--- RECORDS Enclosed Below ---

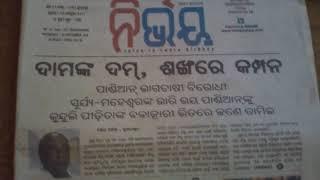 Odisha Politics ra pata paribaryan charcha.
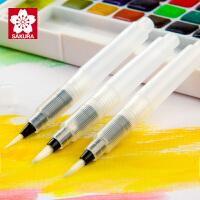 SAKURA樱花自来水笔 储水便携毛笔 灌水笔 彩铅固体水彩好伴侣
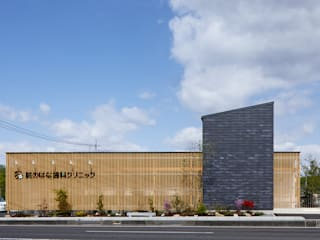 ARTBOX建築工房一級建築士事務所 Eclectic style hospitals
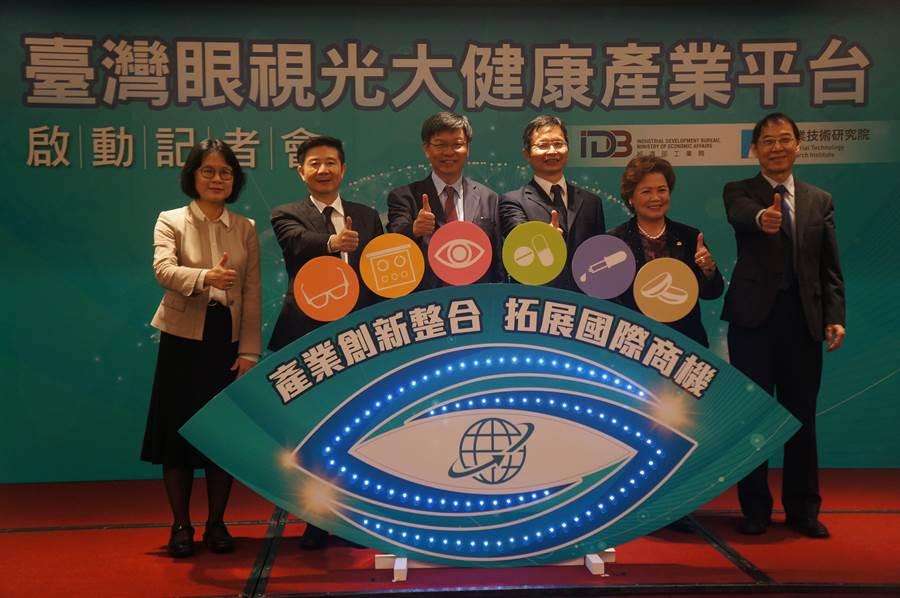 工研院結合產官學醫7日成立「台灣眼視光大健康產業平台」,助台眼科醫材業者拓展全球市場。(記者林汪靜攝)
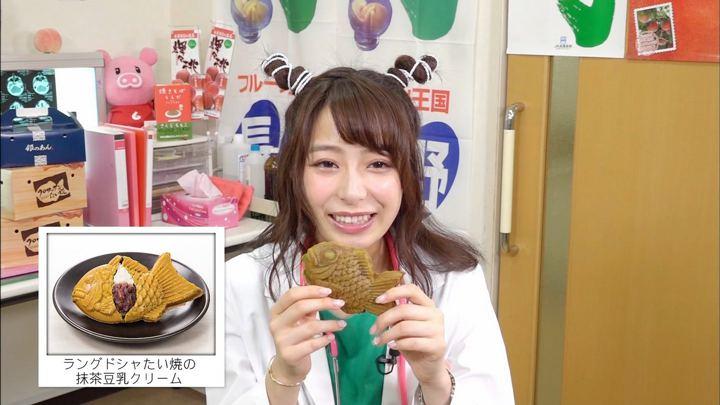 2018年06月27日宇垣美里の画像05枚目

--- End of Enclosed RECORDS ---

ABOUT THIS EXERCISE — Quote every entry exactly, with the pictures omitted.

ANSWER AREA —
 Odisha Politics ra pata paribaryan charcha.
 SAKURA樱花自来水笔 储水便携毛笔 灌水笔 彩铅固体水彩好伴侣
 ARTBOX建築工房一級建築士事務所 Eclectic style hospitals
 工研院結合產官學醫7日成立「台灣眼視光大健康產業平台」,助台眼科醫材業者拓展全球市場。(記者林汪靜攝)
 2018年06月27日宇垣美里の画像05枚目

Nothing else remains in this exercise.